Después de la tempestad, la calma: quedamos varados sobre la cama como náufragos a la deriva, flotando sobre los maderos dibujados en los sobrecamas, esperando que alguien se acercase para salvarnos, demasiado fatigados como para pedir ayuda… Si no era amor, ¿cómo podríamos llamarlo? Flotábamos sobre nosotros mismos, sedientos y perplejos, contemplando la lámpara que pendía del techo como la estrella de la Salvación… ¿Podré decir que rezábamos? Casi en silencio, apenas moviendo los labios, tragando saliva que sabía a vino tierno, implorábamos perdón —a Dios, a Heinrich, a los hombres— y pedíamos, asimismo, que se nos concediese otra ocasión como aquélla… Y otra…, y otra más…, hasta la perdición definitiva… Hasta el infinito.

LA PARADOJA DEL MENTIROSO

Gotinga, abril de 1947

Arrinconados en un turbio silencio, el teniente Bacon, Irene y yo llegamos a la estación de ferrocarril de Gotinga cerca de las siete de la tarde de un viernes. Bacon detuvo un taxi y envió a Irene a casa de su madre por el pequeño Johann.

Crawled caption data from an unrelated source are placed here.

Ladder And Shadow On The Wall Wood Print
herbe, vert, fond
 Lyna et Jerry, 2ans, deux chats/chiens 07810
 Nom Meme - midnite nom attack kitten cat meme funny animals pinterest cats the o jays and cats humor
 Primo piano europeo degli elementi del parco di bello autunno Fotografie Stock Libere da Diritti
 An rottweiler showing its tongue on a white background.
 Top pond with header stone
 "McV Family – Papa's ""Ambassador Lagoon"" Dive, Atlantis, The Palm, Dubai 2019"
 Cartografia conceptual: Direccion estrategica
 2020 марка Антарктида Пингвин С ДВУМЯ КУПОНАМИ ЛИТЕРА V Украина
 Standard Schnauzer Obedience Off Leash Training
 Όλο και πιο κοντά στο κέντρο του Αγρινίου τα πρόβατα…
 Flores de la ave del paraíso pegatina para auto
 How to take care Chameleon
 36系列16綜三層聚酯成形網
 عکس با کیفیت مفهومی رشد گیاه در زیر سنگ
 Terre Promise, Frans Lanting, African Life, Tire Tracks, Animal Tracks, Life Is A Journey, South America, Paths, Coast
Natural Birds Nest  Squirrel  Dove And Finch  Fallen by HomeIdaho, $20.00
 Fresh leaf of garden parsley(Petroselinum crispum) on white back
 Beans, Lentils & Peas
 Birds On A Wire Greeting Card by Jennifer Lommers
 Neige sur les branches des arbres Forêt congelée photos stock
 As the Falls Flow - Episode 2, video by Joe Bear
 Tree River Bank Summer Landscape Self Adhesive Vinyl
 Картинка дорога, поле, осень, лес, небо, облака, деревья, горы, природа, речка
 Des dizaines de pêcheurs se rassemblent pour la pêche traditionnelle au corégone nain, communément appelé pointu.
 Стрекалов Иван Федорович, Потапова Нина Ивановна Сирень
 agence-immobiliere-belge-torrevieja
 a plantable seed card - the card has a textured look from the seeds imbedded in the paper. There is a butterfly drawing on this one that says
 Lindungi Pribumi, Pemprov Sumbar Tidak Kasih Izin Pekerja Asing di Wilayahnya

—Ha sido una semana muy dura, Gustav. Váyase a descansar. Nos vemos el próximo lunes.

—Hasta el lunes —me despedí, todavía con una profunda sensación de incomodidad por la engorrosa discusión que había sostenido con Irene.

Bacon miró de reojo las manecillas del reloj de la estación y decidió caminar hasta su casa. Después de tantas horas de convivencia, le gustaba sumergirse en el dulce anonimato de las calles de Gotinga. Por la noche, la ciudad era distinta, fresca, libre, desprovista de las magulladuras y las penas del amanecer. El edificio en el cual vivía, parecía una ballena dormida. La luz de las farolas no alcanzaba siquiera a iluminar sus fauces. Bacon se introdujo en su alojamiento como una alimaña que escapa a las trampas de los cazadores furtivos. Era medianoche. Se daría un baño y sólo después, si acaso, se atrevería a franquear la corta distancia que lo separaba de la puerta de Irene. Encendió una lamparilla y se dispuso a desnudarse. Cuando arrojó sus pantalones al suelo, se quedó mirando un sobre blanco que permanecía en el umbral. Alguien debió echarlo por debajo de la puerta. En un primer momento, Bacon imaginó que se trataría de un cambio de órdenes enviado por sus superiores, pero no era el sistema usual para llevar a cabo estas tareas. Intrigado, se apresuró a abrirlo sólo para encontrar otro más pequeño en su interior.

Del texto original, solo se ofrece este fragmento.